Work request A: In the post about Tado home heating, what does Tado change based on how far you are from home?
Work request B: Carry on the post about Tado home heating from the point where it stops.

I think it's more accurate to say it works as best it can, there's no way it can work in that scenario.

Whether it's possible to heat the house quickly enough, depends on the time available to heat and the heat required. If I'm a way for two weeks in the winter the house may be down at 9 degrees and the fabric of the building is the same, so the time to heat is several hours. Not sure when Tado will kick in, but even our over-sized radiators won't heat at the rate required if I'm 100 miles away and travelling at 50 mph.

Of course if I'm 100 miles away, am I travelling home? I could get to within 20, 10 miles and still not actually go home. So there's some compromise there and that causes a delay that means it's still definitely cold when you get home!

What Tado does is change the minimum set temperature depending on your distance from home, so it's really minimising the amount of cold in proportion to a rough estimate of how likely you are to end up at home soon.

Data segment:
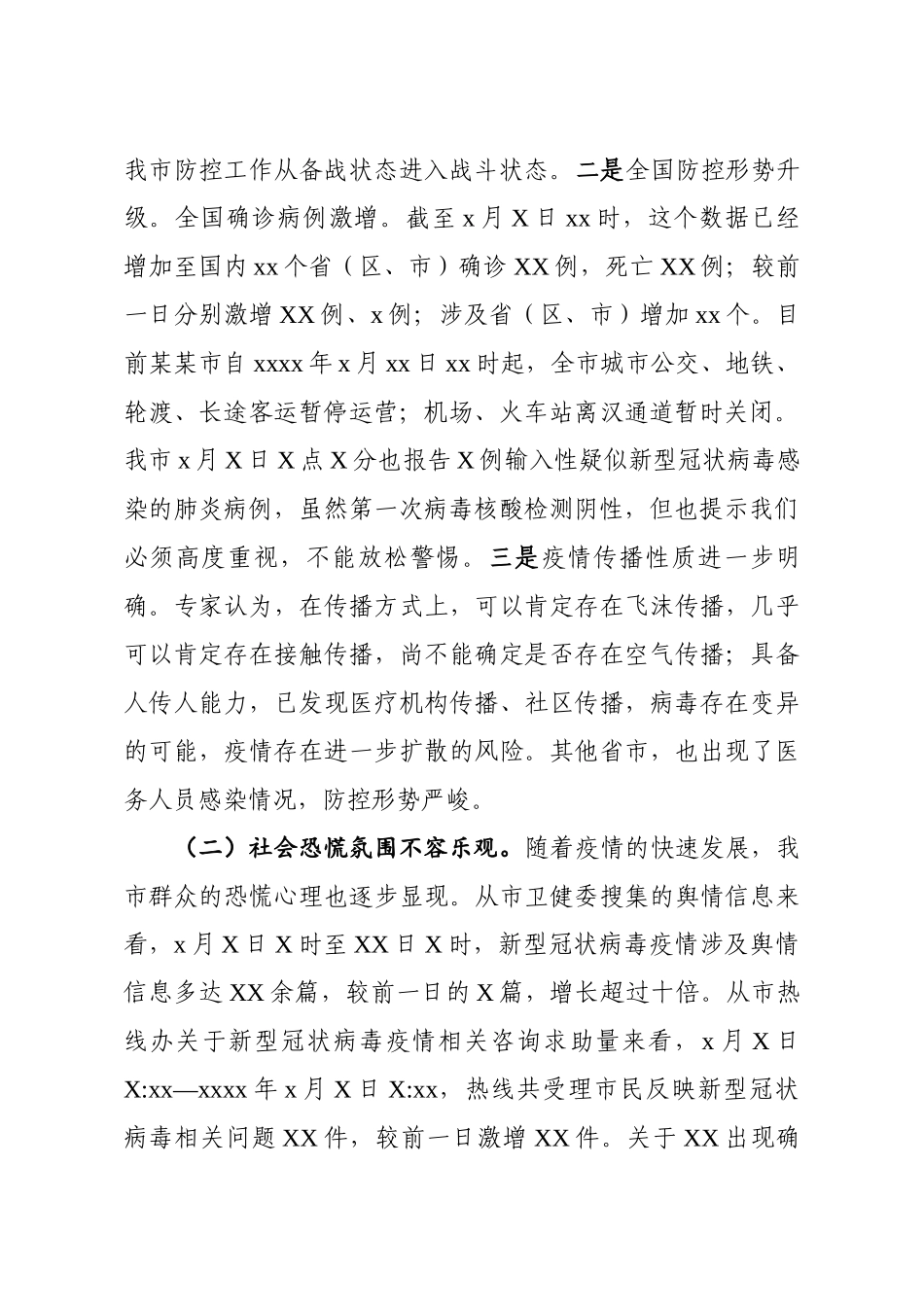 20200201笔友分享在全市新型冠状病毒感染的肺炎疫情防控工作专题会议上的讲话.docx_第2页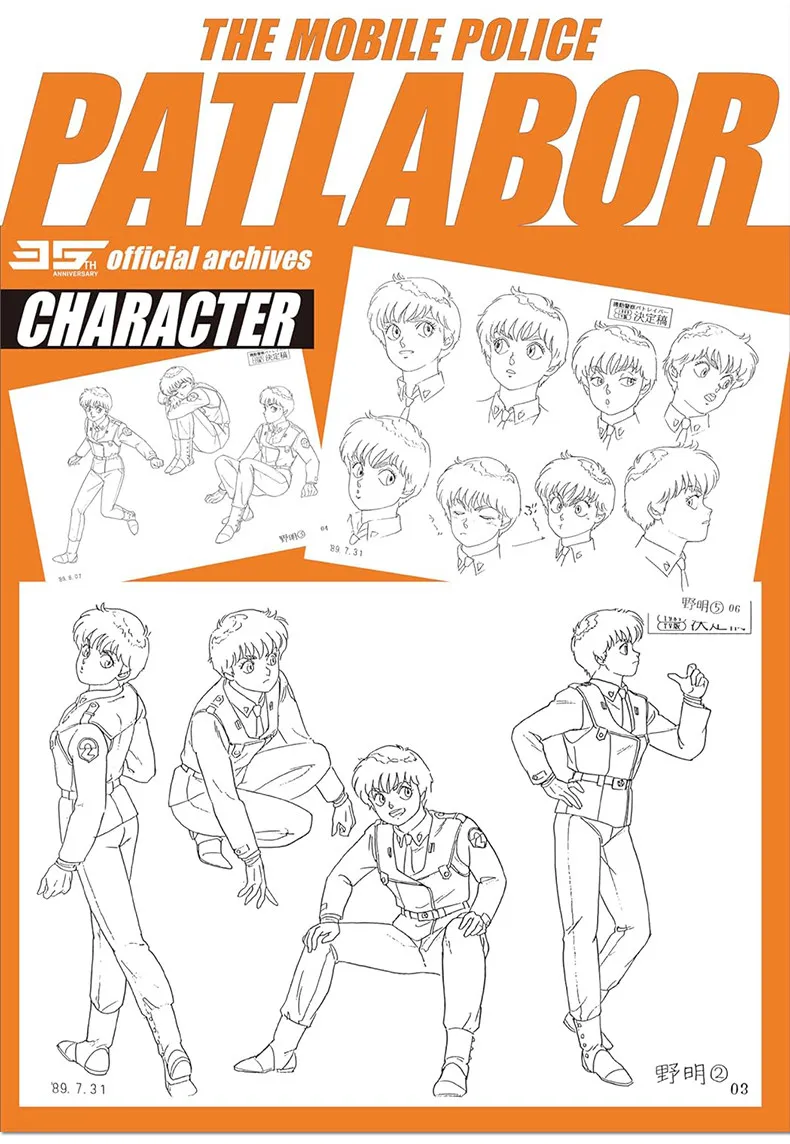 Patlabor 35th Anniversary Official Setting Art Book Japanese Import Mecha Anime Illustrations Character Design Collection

Your response A: The minimum set temperature.

Your response B:
But the alternative is to turn it on manually, which Tado does just the same as any alternative so you're not losing anything in these scenarios and where Tado is really good is when you pop out for a few hours, the heating just goes off when you leave and when you come back the house isn't cold and quickly restores to its set temperature.

I'm sure it's possible to overcome the limitations though, for me I put where I'm going in a calendar with location and start/end dates. I can access and format that into a list of dates where I'm travelling home after a period away and I'm sure there's a way to turn that into an IFTTT conditional trigger to automate the manual setting of the heating on those days.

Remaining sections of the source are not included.